「原野」を「畑地」で登記/長山北地区土地改良事業未工事問題
県、ミスも「事業に問題ない」
県が2001年度~08年度にかけて実施した伊良部地区の土地改良事業で一部対象地区の工事が実施されていないにもかかわらず、工事終了後の換地登記で本来は「原野」であるはずが「畑地」となっていた問題で29日、県農林水産部宮古農林水産振興センター農林水産整備課の和宇慶隆課長は「事業そのものは問題なかったが、換地登記の段階でミスがあった。本来は『原野』から『原野』に換地すべきだったが『畑地』として登記してしまった」と説明した。
工事段階ですでに「除外地」
この問題は、伊良部の長山北地区県営畑地帯総合整備事業(整備面積19・4㌶)のうち、県が工事を終了したと主張してきた1588平方㍍部分の土地が未工事となっていたことが今月17日に判明した。
同課はこれまでこの土地の持ち主から「改良工事の除外地で工事もされていないのに『原野』が『畑地』になっている」との指摘に対し、工事対象地であると主張してきた。

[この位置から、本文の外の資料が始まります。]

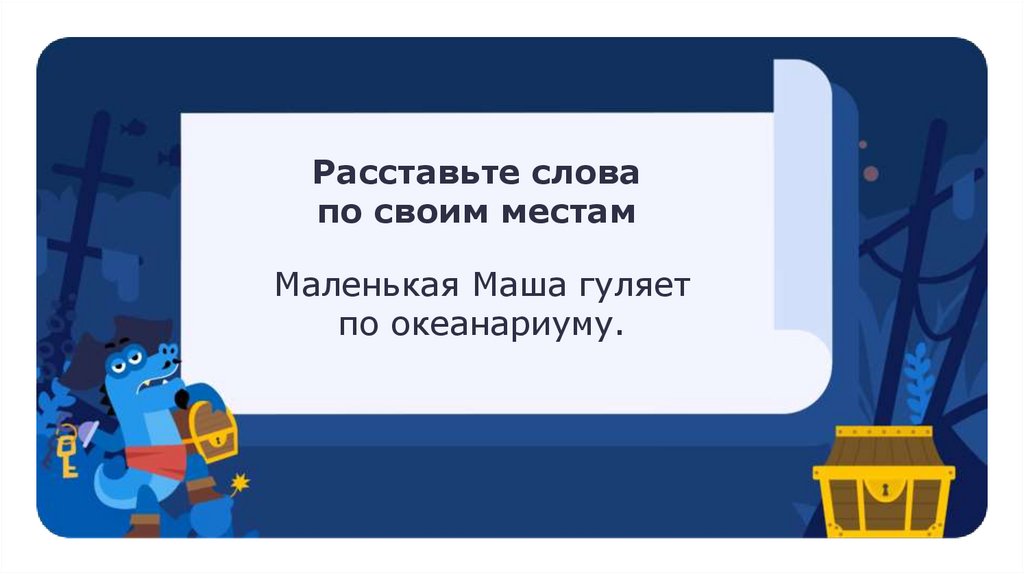 Расставьте слова по своим местам

Маленькая Маша гуляет по океанариуму.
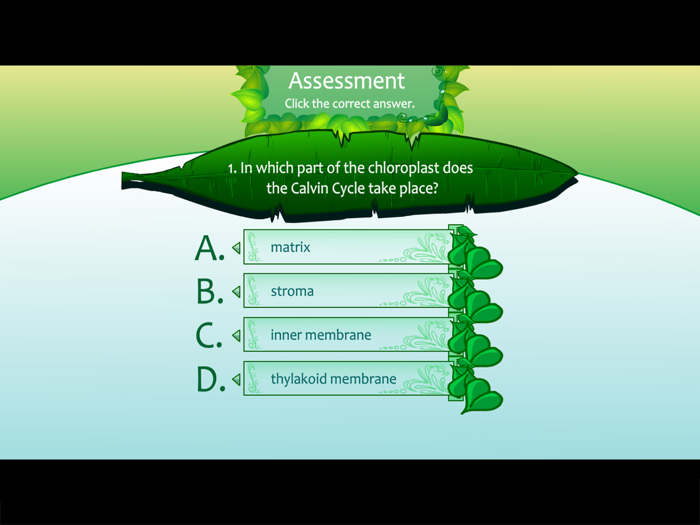 Assessment
Click the correct answer.

1. In which part of the chloroplast does the Calvin Cycle take place?

A. matrix
B. stroma
C. inner membrane
D. thylakoid membrane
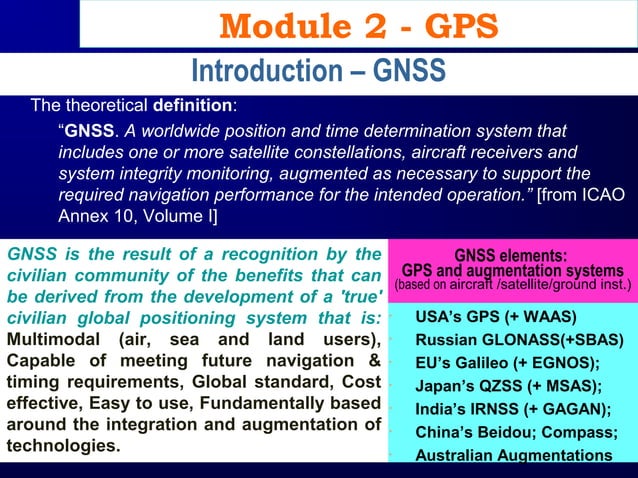 Module 2 - GPS

Introduction – GNSS

The theoretical definition:

“GNSS. A worldwide position and time determination system that includes one or more satellite constellations, aircraft receivers and system integrity monitoring, augmented as necessary to support the required navigation performance for the intended operation.” [from ICAO Annex 10, Volume I]

GNSS is the result of a recognition by the civilian community of the benefits that can be derived from the development of a 'true' civilian global positioning system that is: Multimodal (air, sea and land users), Capable of meeting future navigation & timing requirements, Global standard, Cost effective, Easy to use, Fundamentally based around the integration and augmentation of technologies.

GNSS elements:
GPS and augmentation systems
(based on aircraft /satellite/ground inst.)

USA’s GPS (+ WAAS)
Russian GLONASS(+SBAS)
EU’s Galileo (+ EGNOS);
Japan’s QZSS (+ MSAS);
India’s IRNSS (+ GAGAN);
China’s Beidou; Compass;
Australian Augmentations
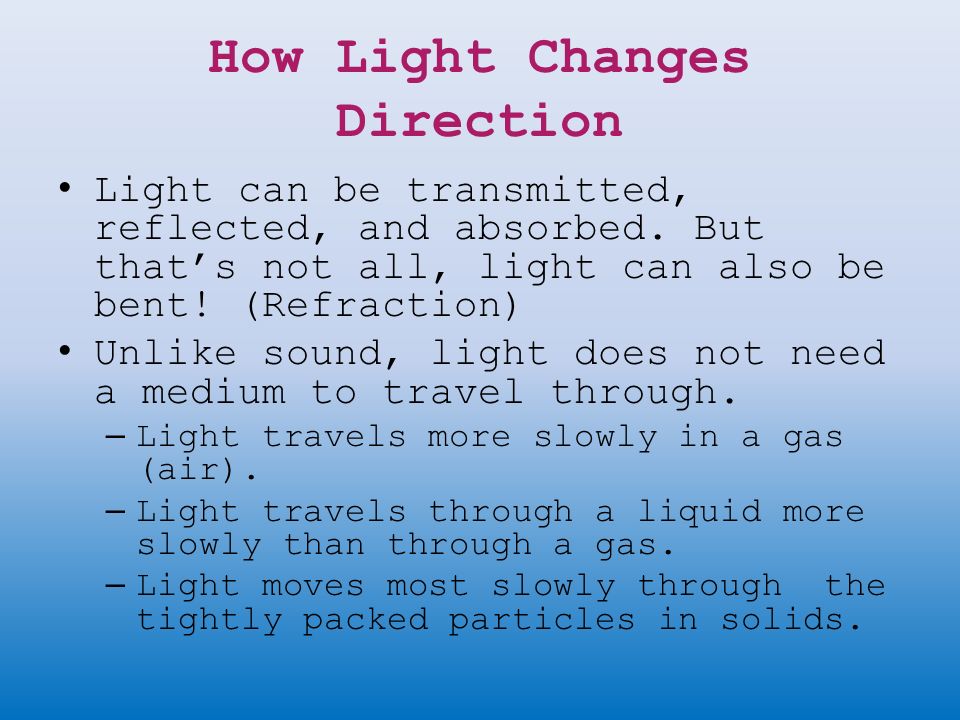 How Light Changes Direction

• Light can be transmitted, reflected, and absorbed. But that’s not all, light can also be bent! (Refraction)
• Unlike sound, light does not need a medium to travel through.
– Light travels more slowly in a gas (air).
– Light travels through a liquid more slowly than through a gas.
– Light moves most slowly through the tightly packed particles in solids.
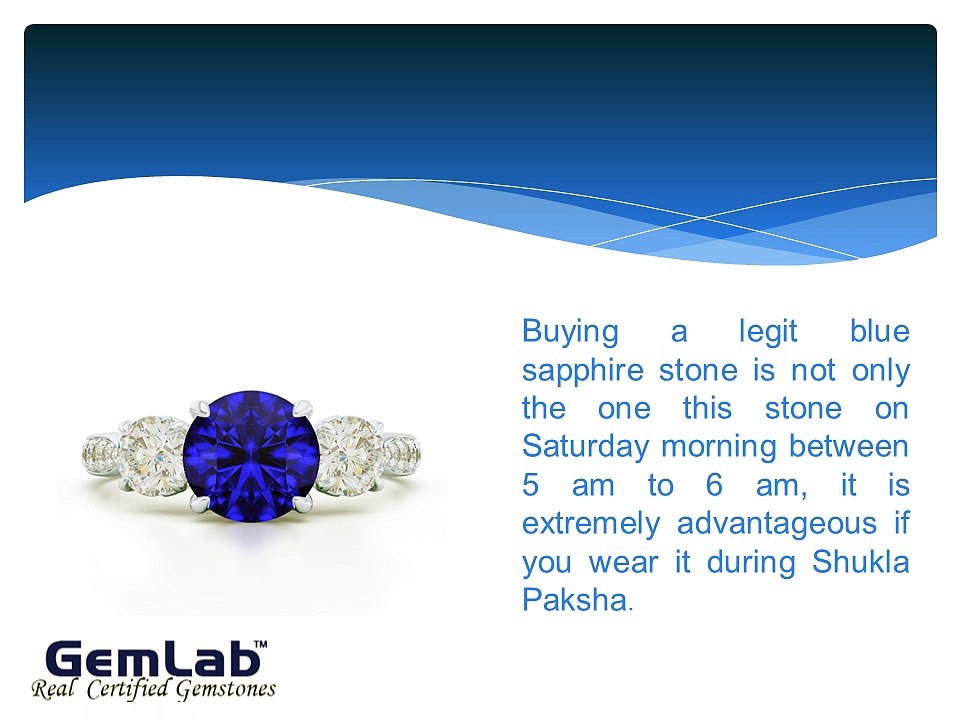 Buying a legit blue sapphire stone is not only the one this stone on Saturday morning between 5 am to 6 am, it is extremely advantageous if you wear it during Shukla Paksha.

GemLab™
Real Certified Gemstones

しかし、17日の現場確認で実際には工事が行われていなかったことから、同課が調査を進めた。
調査の結果、未工事が指摘されていた部分については、工事段階ですでに「除外地」となっており、実際に工事は行われておらず、同整備事業は計画通り、問題なく終了していたと説明した。
なぜ、今回の問題が発生したかについては、01年段階で土地所有者は土地改良工事に同意していたが、03年に除外するよう県に求め、県もそれを受け入れて「除外地」となり工事は行わなかった。
しかし、03年の県の同事業に係る一般平面図では、この土地の一部換地された部分が「除外地」ではなく「対象地」のままで残り、所有者の除外依頼が反映されないままとなっていた。
同事業終了後に換地担当者がその未修整の平面図を元に換地登記を行った結果、「原野」と登記すべきところを「畑地」として登記してしまったという。
和宇慶課長は「これまで県としてもこの場所は工事が行われて『畑地』になったと思っていたが、調べた結果、そうではなかった。03年の平面図が当時の段階で修正されていればこのような事態にはならなかったと思う」と話した。